Bu yılın Nobel Kimya Ödülü ise imkansız gibi gözüken ve hiç bir zaman birbirine benzemeyen kristal yapılarının oluştuğunu kanıtlamasından dolayı İsrailli bilim insanı Daniel Shechtman’a verildi. Bu keşif hakkında en ilginç yorum, The Guardian gazetesi tarafından yapıldı: “Metal parçaları içerisinde keşfedilen oluşması imkansız gibi görünen kristal parçaları, aynen İslam mozaiklerindeki güzel modellere benzemektedir.”
Her birimize gerek bu dünyada gerekse de en büyük ödül gününde Nobeller kazanmamıza vesile olacak keşifler veya ayetler, tüm kainata yayılmış durumda ve halen “okunmayı ve düşünülmeyi” beklemektedir.

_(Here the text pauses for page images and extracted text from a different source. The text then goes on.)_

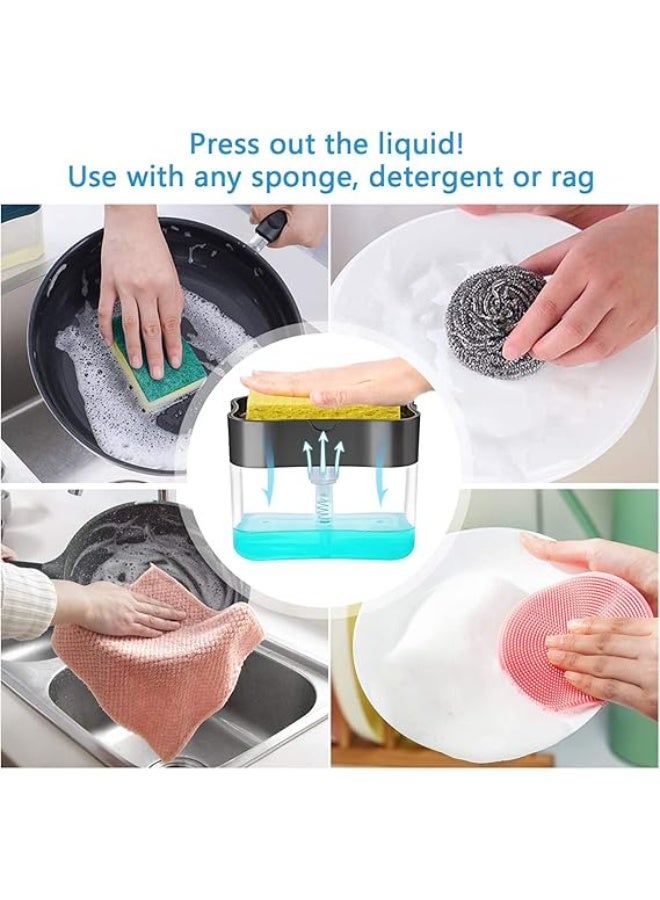 Press out the liquid!
Use with any sponge, detergent or rag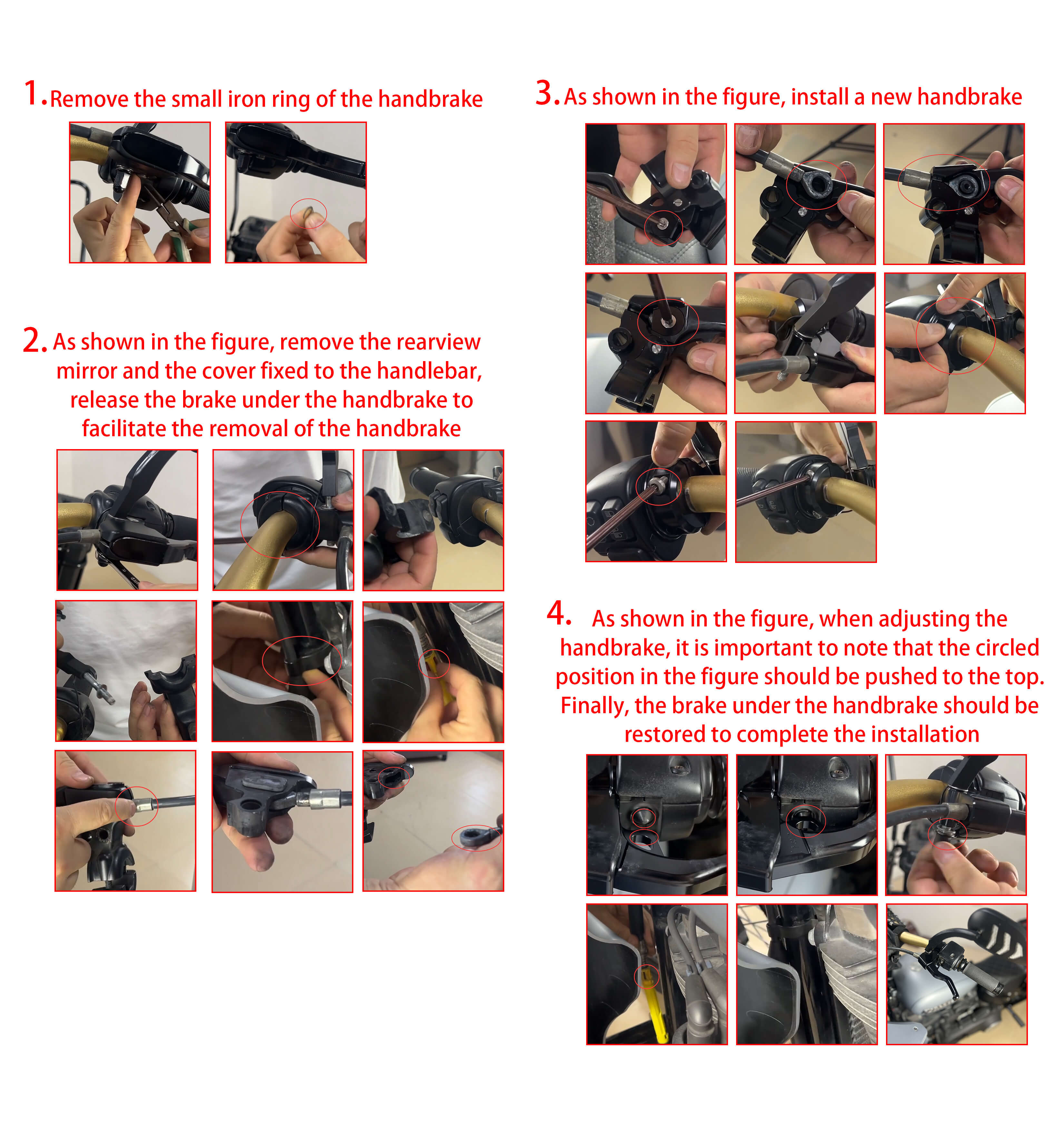 1. Remove the small iron ring of the handbrake

2. As shown in the figure, remove the rearview mirror and the cover fixed to the handlebar, release the brake under the handbrake to facilitate the removal of the handbrake

3. As shown in the figure, install a new handbrake

4. As shown in the figure, when adjusting the handbrake, it is important to note that the circled position in the figure should be pushed to the top. Finally, the brake under the handbrake should be restored to complete the installation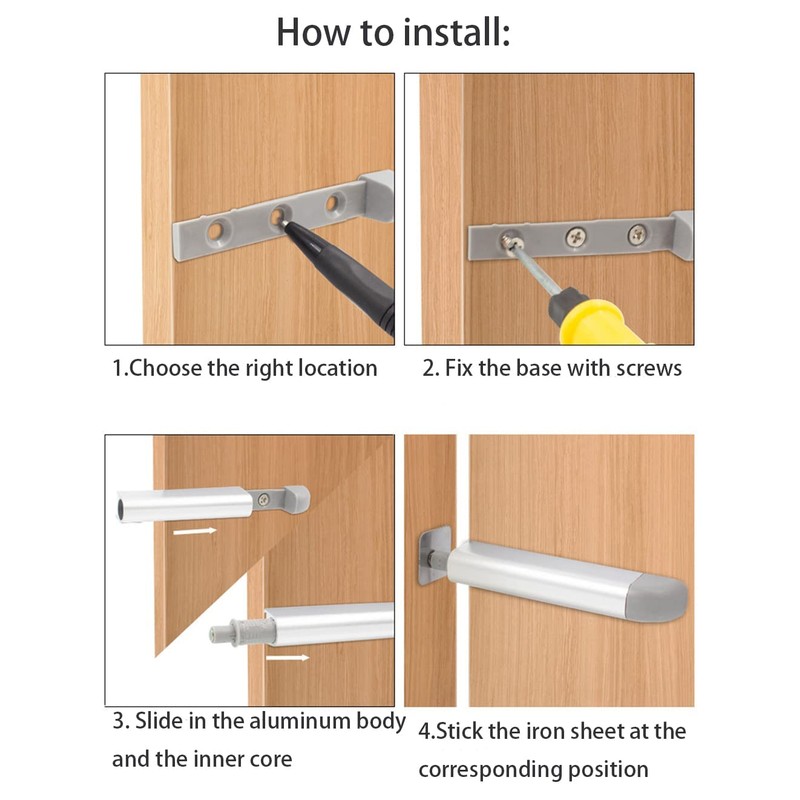 How to install:

1.Choose the right location

2. Fix the base with screws

3. Slide in the aluminum body and the inner core

4.Stick the iron sheet at the corresponding position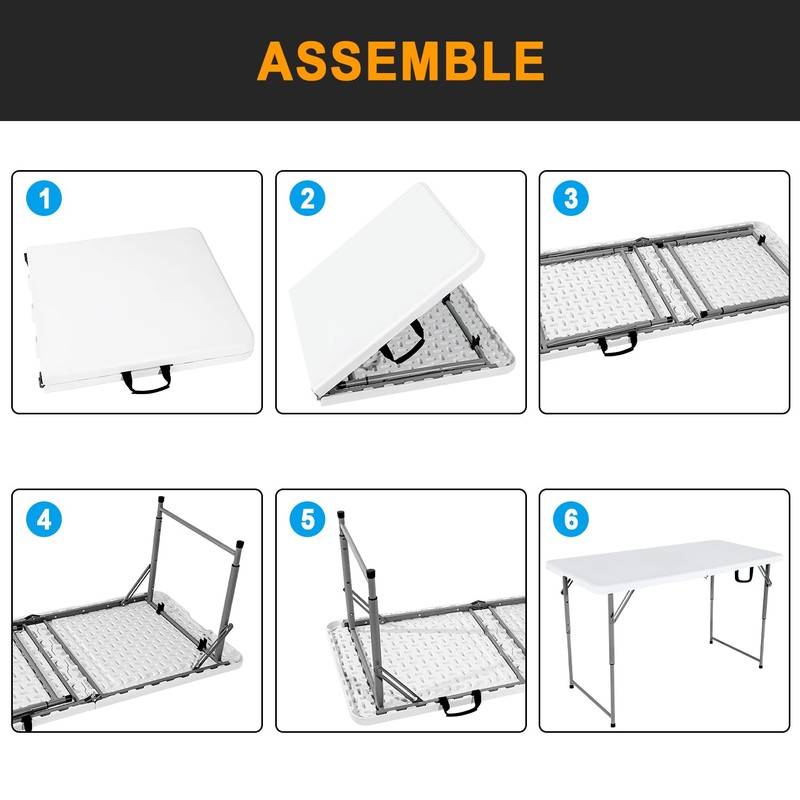 ASSEMBLE

1

2

3

4

5

6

Dr. Abdus Salam bir konuşmasında şöyle der: «Tarihin sayfalarını geriye çevirip, tekrar ilimlerde liderliğimize kavuşabilir miyiz?Bizler, bilhassa da GENÇ nesil bunu takip edilmesi kaçınılmaz bir hedef olarak kabul etmek durumundayız. Yeter ki, fikri inançlarımıza sarılalım ve İslâm’ın ilk çağlarındaki hayatlarımızı unutmayalım. Ancak bu rönesansa gidişin hiçbir kestirme yolu olmadığını da aklımızdan çıkarmayalım.”